┌─ The data

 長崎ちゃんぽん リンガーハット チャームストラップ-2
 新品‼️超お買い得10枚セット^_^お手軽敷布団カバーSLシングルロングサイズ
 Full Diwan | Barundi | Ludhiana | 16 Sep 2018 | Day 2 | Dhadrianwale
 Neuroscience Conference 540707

└─
┌─ The data

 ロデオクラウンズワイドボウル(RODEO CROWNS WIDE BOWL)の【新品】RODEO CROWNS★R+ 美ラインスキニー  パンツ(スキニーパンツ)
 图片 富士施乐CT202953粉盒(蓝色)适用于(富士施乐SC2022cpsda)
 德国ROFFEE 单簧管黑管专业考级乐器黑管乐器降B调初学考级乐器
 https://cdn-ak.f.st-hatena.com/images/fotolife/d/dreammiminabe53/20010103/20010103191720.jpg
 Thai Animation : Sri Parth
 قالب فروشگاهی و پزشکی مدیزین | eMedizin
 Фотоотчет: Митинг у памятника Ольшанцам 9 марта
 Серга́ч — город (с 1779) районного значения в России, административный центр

└─

* [Work task]: Would you retype exactly the lines above, from the line with "Thai Animation : Sri Parth" to the line with "Серга́ч — город", with both end lines kept and nothing more?

* [Exercise answer]:
 Thai Animation : Sri Parth
 قالب فروشگاهی و پزشکی مدیزین | eMedizin
 Фотоотчет: Митинг у памятника Ольшанцам 9 марта
 Серга́ч — город (с 1779) районного значения в России, административный центр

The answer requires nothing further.